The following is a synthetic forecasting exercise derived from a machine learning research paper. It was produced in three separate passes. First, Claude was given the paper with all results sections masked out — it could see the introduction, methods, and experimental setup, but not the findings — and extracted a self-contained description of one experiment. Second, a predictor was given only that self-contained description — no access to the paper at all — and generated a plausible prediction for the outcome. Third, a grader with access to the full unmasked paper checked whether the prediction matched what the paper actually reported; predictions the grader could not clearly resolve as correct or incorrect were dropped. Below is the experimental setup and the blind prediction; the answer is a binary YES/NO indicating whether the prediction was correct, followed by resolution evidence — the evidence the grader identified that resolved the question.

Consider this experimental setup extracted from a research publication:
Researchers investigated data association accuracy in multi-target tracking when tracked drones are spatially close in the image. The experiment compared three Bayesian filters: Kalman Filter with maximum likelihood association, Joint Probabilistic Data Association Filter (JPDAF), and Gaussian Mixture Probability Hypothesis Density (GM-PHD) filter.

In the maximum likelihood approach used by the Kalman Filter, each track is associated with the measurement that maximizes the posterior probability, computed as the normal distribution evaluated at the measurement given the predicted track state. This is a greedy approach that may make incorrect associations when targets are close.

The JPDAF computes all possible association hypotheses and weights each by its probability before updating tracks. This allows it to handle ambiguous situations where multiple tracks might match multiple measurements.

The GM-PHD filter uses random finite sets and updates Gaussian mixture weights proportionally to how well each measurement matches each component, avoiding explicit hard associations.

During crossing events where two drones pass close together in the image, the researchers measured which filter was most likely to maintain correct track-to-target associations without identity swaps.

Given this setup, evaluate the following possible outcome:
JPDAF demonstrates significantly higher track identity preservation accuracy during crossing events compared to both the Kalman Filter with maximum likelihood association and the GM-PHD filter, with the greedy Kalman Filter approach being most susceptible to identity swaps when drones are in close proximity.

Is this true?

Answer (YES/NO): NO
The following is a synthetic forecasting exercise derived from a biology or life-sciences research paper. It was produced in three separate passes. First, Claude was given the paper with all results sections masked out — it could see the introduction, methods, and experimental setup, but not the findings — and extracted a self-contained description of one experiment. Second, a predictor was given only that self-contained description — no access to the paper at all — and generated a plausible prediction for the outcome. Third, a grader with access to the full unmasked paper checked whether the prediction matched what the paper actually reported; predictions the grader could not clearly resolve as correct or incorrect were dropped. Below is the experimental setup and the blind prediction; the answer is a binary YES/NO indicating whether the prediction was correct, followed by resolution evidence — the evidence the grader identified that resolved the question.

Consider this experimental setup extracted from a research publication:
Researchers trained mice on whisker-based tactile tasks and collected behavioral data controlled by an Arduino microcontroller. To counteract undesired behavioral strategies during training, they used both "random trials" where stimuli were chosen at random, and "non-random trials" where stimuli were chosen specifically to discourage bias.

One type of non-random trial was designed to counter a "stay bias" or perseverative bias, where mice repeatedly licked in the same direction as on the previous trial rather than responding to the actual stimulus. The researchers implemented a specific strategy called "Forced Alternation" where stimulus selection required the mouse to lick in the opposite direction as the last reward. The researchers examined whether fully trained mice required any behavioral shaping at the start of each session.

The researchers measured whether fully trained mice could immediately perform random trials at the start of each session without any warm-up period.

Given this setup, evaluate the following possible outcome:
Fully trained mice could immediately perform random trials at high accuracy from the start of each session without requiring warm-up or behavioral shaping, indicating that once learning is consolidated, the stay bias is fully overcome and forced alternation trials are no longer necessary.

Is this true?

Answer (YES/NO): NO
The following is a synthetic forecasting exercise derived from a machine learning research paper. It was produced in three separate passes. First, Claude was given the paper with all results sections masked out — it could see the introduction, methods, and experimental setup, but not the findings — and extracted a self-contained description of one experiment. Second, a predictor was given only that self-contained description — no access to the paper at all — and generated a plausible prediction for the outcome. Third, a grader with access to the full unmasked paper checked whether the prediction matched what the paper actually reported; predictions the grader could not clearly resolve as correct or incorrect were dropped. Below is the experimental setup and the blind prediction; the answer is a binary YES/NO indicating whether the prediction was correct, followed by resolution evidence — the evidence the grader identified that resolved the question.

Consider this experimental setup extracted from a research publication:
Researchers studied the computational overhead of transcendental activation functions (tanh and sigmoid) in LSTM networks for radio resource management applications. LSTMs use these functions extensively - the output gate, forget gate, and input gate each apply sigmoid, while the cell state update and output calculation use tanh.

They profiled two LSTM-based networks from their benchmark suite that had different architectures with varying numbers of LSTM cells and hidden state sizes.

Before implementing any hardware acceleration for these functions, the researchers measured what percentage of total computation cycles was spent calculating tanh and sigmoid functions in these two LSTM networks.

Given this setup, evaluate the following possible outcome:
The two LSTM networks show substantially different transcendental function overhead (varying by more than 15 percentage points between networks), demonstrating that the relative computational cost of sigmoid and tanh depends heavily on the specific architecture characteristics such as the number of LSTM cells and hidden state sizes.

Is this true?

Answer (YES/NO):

--*--

*Directions for this task*: Print out the entire listing above without any change.

*Completed task*:
The following is a synthetic forecasting exercise derived from a machine learning research paper. It was produced in three separate passes. First, Claude was given the paper with all results sections masked out — it could see the introduction, methods, and experimental setup, but not the findings — and extracted a self-contained description of one experiment. Second, a predictor was given only that self-contained description — no access to the paper at all — and generated a plausible prediction for the outcome. Third, a grader with access to the full unmasked paper checked whether the prediction matched what the paper actually reported; predictions the grader could not clearly resolve as correct or incorrect were dropped. Below is the experimental setup and the blind prediction; the answer is a binary YES/NO indicating whether the prediction was correct, followed by resolution evidence — the evidence the grader identified that resolved the question.

Consider this experimental setup extracted from a research publication:
Researchers investigated data association accuracy in multi-target tracking when tracked drones are spatially close in the image. The experiment compared three Bayesian filters: Kalman Filter with maximum likelihood association, Joint Probabilistic Data Association Filter (JPDAF), and Gaussian Mixture Probability Hypothesis Density (GM-PHD) filter.

In the maximum likelihood approach used by the Kalman Filter, each track is associated with the measurement that maximizes the posterior probability, computed as the normal distribution evaluated at the measurement given the predicted track state. This is a greedy approach that may make incorrect associations when targets are close.

The JPDAF computes all possible association hypotheses and weights each by its probability before updating tracks. This allows it to handle ambiguous situations where multiple tracks might match multiple measurements.

The GM-PHD filter uses random finite sets and updates Gaussian mixture weights proportionally to how well each measurement matches each component, avoiding explicit hard associations.

During crossing events where two drones pass close together in the image, the researchers measured which filter was most likely to maintain correct track-to-target associations without identity swaps.

Given this setup, evaluate the following possible outcome:
JPDAF demonstrates significantly higher track identity preservation accuracy during crossing events compared to both the Kalman Filter with maximum likelihood association and the GM-PHD filter, with the greedy Kalman Filter approach being most susceptible to identity swaps when drones are in close proximity.

Is this true?

Answer (YES/NO): NO
The following is a synthetic forecasting exercise derived from a biology or life-sciences research paper. It was produced in three separate passes. First, Claude was given the paper with all results sections masked out — it could see the introduction, methods, and experimental setup, but not the findings — and extracted a self-contained description of one experiment. Second, a predictor was given only that self-contained description — no access to the paper at all — and generated a plausible prediction for the outcome. Third, a grader with access to the full unmasked paper checked whether the prediction matched what the paper actually reported; predictions the grader could not clearly resolve as correct or incorrect were dropped. Below is the experimental setup and the blind prediction; the answer is a binary YES/NO indicating whether the prediction was correct, followed by resolution evidence — the evidence the grader identified that resolved the question.

Consider this experimental setup extracted from a research publication:
Researchers trained mice on whisker-based tactile tasks and collected behavioral data controlled by an Arduino microcontroller. To counteract undesired behavioral strategies during training, they used both "random trials" where stimuli were chosen at random, and "non-random trials" where stimuli were chosen specifically to discourage bias.

One type of non-random trial was designed to counter a "stay bias" or perseverative bias, where mice repeatedly licked in the same direction as on the previous trial rather than responding to the actual stimulus. The researchers implemented a specific strategy called "Forced Alternation" where stimulus selection required the mouse to lick in the opposite direction as the last reward. The researchers examined whether fully trained mice required any behavioral shaping at the start of each session.

The researchers measured whether fully trained mice could immediately perform random trials at the start of each session without any warm-up period.

Given this setup, evaluate the following possible outcome:
Fully trained mice could immediately perform random trials at high accuracy from the start of each session without requiring warm-up or behavioral shaping, indicating that once learning is consolidated, the stay bias is fully overcome and forced alternation trials are no longer necessary.

Is this true?

Answer (YES/NO): NO
The following is a synthetic forecasting exercise derived from a machine learning research paper. It was produced in three separate passes. First, Claude was given the paper with all results sections masked out — it could see the introduction, methods, and experimental setup, but not the findings — and extracted a self-contained description of one experiment. Second, a predictor was given only that self-contained description — no access to the paper at all — and generated a plausible prediction for the outcome. Third, a grader with access to the full unmasked paper checked whether the prediction matched what the paper actually reported; predictions the grader could not clearly resolve as correct or incorrect were dropped. Below is the experimental setup and the blind prediction; the answer is a binary YES/NO indicating whether the prediction was correct, followed by resolution evidence — the evidence the grader identified that resolved the question.

Consider this experimental setup extracted from a research publication:
Researchers studied the computational overhead of transcendental activation functions (tanh and sigmoid) in LSTM networks for radio resource management applications. LSTMs use these functions extensively - the output gate, forget gate, and input gate each apply sigmoid, while the cell state update and output calculation use tanh.

They profiled two LSTM-based networks from their benchmark suite that had different architectures with varying numbers of LSTM cells and hidden state sizes.

Before implementing any hardware acceleration for these functions, the researchers measured what percentage of total computation cycles was spent calculating tanh and sigmoid functions in these two LSTM networks.

Given this setup, evaluate the following possible outcome:
The two LSTM networks show substantially different transcendental function overhead (varying by more than 15 percentage points between networks), demonstrating that the relative computational cost of sigmoid and tanh depends heavily on the specific architecture characteristics such as the number of LSTM cells and hidden state sizes.

Is this true?

Answer (YES/NO):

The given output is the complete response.